=== DOCUMENT SEGMENT ===
Athletic Club de Bilbao ended their 31 year long trophy drought, with a convincing 5-1 aggregate victory over Spanish and European Champions Barcelona. While all of Bilbao has celebrated well through the night, Luis Enrique and Barcelona have much to address, before re-launching themselves into the new season.
Jaws were dropped, eyes were rubbed and the internet was left collectively baffled.
Such was the reaction to Athletic Bilbao’s near perfect 4-0 routing of Barcelona. A defeat might’ve not been a forgone conclusion, considering the line-up Barca fielded, but the scoreline was far worse than they could’ve ever expected.
There were lofty claims made by many within the Catalan club that they could reverse the deficit, but when push came to shove, the 1-1 second leg draw was possibly a worse result than their first leg drubbing. The defending European and Spanish Champions looked utterly listless against a side that has rarely come close to beating them. Even with their near full strength squad, Barca were struggling to find answers.
There are more than one or two reasons why.

=== RECORD LIST ===
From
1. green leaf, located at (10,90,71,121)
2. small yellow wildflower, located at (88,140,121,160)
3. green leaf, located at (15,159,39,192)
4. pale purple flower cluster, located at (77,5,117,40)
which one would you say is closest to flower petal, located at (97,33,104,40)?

=== WRITTEN TASK 1 ===
Set down word for word the part of the report on Athletic Bilbao's win over Barcelona that opens with the words containing "Such was the" and closes with "could’ve ever expected.".
=== WRITTEN TASK 2 ===
Resume the report on Athletic Bilbao's win over Barcelona after its last sentence, carrying on in the same style.
The records have no connection to the report on Athletic Bilbao's win over Barcelona.

=== EXERCISE RESULT 1 ===
Such was the reaction to Athletic Bilbao’s near perfect 4-0 routing of Barcelona. A defeat might’ve not been a forgone conclusion, considering the line-up Barca fielded, but the scoreline was far worse than they could’ve ever expected.

=== EXERCISE RESULT 2 ===
Barca are now feeling the effects of the Transfer Ban
There was a time, not too long a ago, when Barcelona didn’t need to look farther than their own academy La Masia for their net squad (and eventually) first team player. Facing a three window ban, however, the sterling confidence in their famed academy was waning. They no longer produced Piques, Messis, Iniestas or the like. Even if they did, they wouldn’t find place for them, leading them to find playing time else where. The result of all this? Barca bought, but did not buy big enough
The highlight of their summer spending was Luis Suarez, who brought them unquantifiable glory. The rest however, were understated and practical. Mathieu and Bravo had experience, Ter Stegen was promising, and Rakitic was tried and tested.
All these however served to paper over the cracks, exposing Barca’s depth as being far less spectacular as their first team. The prodigious Rafinha was stretched to his limits against Bilbao, Vermaelen looked worse than a fish out of water, Alves looked a shadow of his former self, and Mathieu was a severe liability at Left Back.
Barcelona had failed to make a big money splash for a centre back, hoping that Mathieu and Vermaelen would suffice. The former played his part modestly and the latter didn’t play at all .
Barcelona rode of the fitness of their first team since January. The moment the fatigue and injuries set in, Barcelona will be in a fight against fitness, let alone their opposition. With trying ties close ahead, Barca will need to be perfect and hold on till Vidal and Turan come in January, which is still four months away.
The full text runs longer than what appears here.